Thoughts on Burmese Nuns

By  Thame Deawy Thaw


No, darling. Girls are not allowed to go further up from this point,” said Mother, stopping me from following Father who continues to climb up the stairs to reach high altar of ShweDagon Pagoda.

No, darling. If a girl climbs up toward the top of the stupa, she will never be able to bear a child her whole life,” said Mother, and I missed my chance to see the sunset in Bagan that day during our summer vacation.

No, darling. Please get your father’s longgyi, this is mine,” said Mother, impatient with me when she asked me to fetch a cloth to cover up our old speakers.


Being born as a girl and raised in a Burmese society is one of the life’s greatest gifts and an absolute pain in the neck. Like many other girls of the Burma-land, I grew up in my own loving society and noticed there are different social perspectives based on one’s gender that limits most of the women’s chances in current Burmese society. Different perspectives of society towards males and females undeniably have an effect on the development of Burmese Nun-hood.

Women in Burma were considered more inferior than men in the early Burmese society it seems like they still are to an extent. Such perspectives are still very apparent in our current society which, in my opinion, results in society overlooking the importance of the nuns or the nun-hood. Many raise their voice towards gender issues encountered in the economy such as occupation segregation or the pay gap; however, fail to see the society’s mild support towards nun-hood as a part of the issue.   

Never have I ever been to or seen a single wedding being held at a nunnery. The majority of Burmese people prefer to choose a monastery as a venue rather than a nunnery for a wedding as an act of donation as well as a way of celebration. It is almost compulsory and the traditional way to remark one’s important event by doing so. In contrast, less support, recognition, public admiration or donations in terms of both financially and community work is received by nuns at the nunnery. Nuns being females are the one of main the reasons and it might be limiting one’s contribution towards the Nun-hood in a society where it is only cultural that females are perceived inferior. Such a complex idea or established perception towards females might have led individuals to perceive nuns as less worthy of one’s special honour or respect to show on a large skill despite their efforts in spreading and preserving religious teachings.

Never have I ever seen a long queue of cars with the golden umbrellas protruding from both sides of the windows and loud speakers at the back of the car playing traditional songs solemnly dedicated for the celebration of young girls entering nun-hood. It is a rare occasion where the majestic celebration of a young girl entering nun-hood happens independently. Too often it is celebrated and included as a sub-part of novitiation ceremony. Novitiation is a religious ceremony where young boys enter the Monk-hood and take the order of the monks. The ceremonial is regarded as a necessity for a young male. Many generous followers of Buddhism act as a guarantor of novitiation ceremony for poor young boys as an act of generosity and donation. I have not seen many contributors having the same willingness for young girls entering nun-hood or maybe they have not thought of it since it is not very common. I reckon, if society do not focus on the gender differences and have the same admiration towards the Nun-hood, there is a chance it would encourage more contributors to fund the ceremony and grant the opportunity for poor girls to enter Nun-hood as well.

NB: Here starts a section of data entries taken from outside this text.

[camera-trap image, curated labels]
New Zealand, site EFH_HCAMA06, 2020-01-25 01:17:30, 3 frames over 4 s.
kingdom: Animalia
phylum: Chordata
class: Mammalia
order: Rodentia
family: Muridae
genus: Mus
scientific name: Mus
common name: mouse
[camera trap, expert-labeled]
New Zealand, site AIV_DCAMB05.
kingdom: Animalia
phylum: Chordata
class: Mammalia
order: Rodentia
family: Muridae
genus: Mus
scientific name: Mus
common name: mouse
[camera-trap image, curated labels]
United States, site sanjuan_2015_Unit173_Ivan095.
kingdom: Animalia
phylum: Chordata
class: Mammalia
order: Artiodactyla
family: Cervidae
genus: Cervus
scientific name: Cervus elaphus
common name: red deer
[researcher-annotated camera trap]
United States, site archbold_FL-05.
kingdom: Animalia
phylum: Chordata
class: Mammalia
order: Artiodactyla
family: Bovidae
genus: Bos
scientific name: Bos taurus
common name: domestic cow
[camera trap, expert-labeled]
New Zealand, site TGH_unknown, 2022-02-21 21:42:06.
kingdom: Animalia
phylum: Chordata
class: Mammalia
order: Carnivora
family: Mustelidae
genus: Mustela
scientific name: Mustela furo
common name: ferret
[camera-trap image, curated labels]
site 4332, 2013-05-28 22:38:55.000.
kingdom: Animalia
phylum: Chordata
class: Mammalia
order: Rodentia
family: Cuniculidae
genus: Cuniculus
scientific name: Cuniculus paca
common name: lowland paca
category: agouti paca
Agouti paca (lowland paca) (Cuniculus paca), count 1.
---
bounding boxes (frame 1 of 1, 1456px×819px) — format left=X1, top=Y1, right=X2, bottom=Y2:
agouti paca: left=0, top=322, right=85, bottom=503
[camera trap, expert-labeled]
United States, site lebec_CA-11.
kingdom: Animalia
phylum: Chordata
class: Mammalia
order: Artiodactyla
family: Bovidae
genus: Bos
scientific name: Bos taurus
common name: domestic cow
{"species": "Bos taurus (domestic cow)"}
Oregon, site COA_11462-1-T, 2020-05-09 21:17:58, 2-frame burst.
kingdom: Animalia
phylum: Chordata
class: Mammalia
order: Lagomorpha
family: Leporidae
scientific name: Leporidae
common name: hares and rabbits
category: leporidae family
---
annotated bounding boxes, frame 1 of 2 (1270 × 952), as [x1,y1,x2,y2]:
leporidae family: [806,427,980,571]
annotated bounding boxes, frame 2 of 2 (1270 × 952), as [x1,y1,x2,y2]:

Nuns practice and conserve the religion’s teachings. Nunneries also house disadvantaged girls to providing education and accommodation. Despite that, social recognition and support towards the nun’s contribution towards religion and welfare of society as I see it, are still very limited. This strong traditional division of gender in Burmese society has caused individuals to overlook the contributions and dedication of nuns towards religion, put Nun-hood in financial difficulties in order to survive and slows both the domestic and international development of the Buddhist Nun-hood.